Give us a load station that doesn't feel cold and industrial. Have the the screen/overhead be a star-filled night with trees and earth all around. The sun rises on the screen, and we lift up as the trees fold down. Or go with a room-changing effect like Poseidon's Fury where we load in in one space, but as we transition to the ride, the sets fly out or drop down for a reveal of the open sky (screen.)

Have transitions where we catch an updraft and come down on another locale, or fly through a cloud, or using natural elements to create film wipes. Use the medium to add to our experience rather than distracting from our experience.

Right now, we have a Museum Film "California's Natural Wonders" with some chairs that move slightly.

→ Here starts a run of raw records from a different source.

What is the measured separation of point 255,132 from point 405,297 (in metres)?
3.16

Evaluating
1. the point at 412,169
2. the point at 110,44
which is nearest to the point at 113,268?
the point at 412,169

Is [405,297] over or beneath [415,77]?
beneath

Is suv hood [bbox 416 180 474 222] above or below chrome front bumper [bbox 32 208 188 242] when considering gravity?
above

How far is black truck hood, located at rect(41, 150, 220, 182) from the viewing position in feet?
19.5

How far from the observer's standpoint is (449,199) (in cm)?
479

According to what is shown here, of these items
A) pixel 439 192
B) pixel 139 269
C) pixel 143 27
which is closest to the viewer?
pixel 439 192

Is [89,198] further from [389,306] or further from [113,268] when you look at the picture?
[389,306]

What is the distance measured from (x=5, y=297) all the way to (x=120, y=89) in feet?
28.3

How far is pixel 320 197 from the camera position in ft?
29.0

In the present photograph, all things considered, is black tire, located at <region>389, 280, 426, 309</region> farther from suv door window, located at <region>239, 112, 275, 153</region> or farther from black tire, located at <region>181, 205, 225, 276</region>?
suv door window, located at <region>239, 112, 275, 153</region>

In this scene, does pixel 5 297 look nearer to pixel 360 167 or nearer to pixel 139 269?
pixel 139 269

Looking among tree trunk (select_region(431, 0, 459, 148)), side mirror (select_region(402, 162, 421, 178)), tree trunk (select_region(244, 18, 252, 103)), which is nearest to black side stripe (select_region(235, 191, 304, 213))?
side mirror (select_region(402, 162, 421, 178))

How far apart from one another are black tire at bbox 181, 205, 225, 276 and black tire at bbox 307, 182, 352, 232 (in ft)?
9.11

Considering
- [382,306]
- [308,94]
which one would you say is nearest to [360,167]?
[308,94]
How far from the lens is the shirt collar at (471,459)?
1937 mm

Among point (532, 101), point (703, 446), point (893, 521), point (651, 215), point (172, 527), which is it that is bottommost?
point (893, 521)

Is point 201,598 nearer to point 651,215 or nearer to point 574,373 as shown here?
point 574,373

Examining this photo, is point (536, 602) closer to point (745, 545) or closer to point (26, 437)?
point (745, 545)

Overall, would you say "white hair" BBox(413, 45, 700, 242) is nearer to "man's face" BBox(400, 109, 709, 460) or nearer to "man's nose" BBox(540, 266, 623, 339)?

Disney should be proving a more unique experience than a Children's Museum.

No one is fooling themselves that walked in from the sunny outside world into a quiet evening on the bayou. But Disney still made the effort instead of just having a flat loading platform with some murals of pirates.

No one is fooling themselves that we're flying through space without a helmet or closed cabin, but Disney still puts storytelling elements in place so we can have a ride that lets us pretend we are soaring through space.

No one is fooling themselves that our river boat magically went from India to Africa in a bend of the river, but Disney still doesn't use that as an excuse to not have spent a pretty penny on plant life and fake rockwork so that we can live the story of going of a cruise through the jungles of the world.

As for other versions, TDS' version stands far above the others. The queue and building are gorgeous and inspire a sense of wonder. The pre-show is fun and helps sell the ideas present. The loading station has a themed balcony rail that matches the architecture of the queue/showbuilding, and the opening has us following the bird from the preshow who is peppered throughout.
These are all great ideas to plus the ride. I like the starry night visual especially.

As the ride stands now its an airport hanger in the middle of a forest. Which makes no sense. The desert theme was uglier but worked.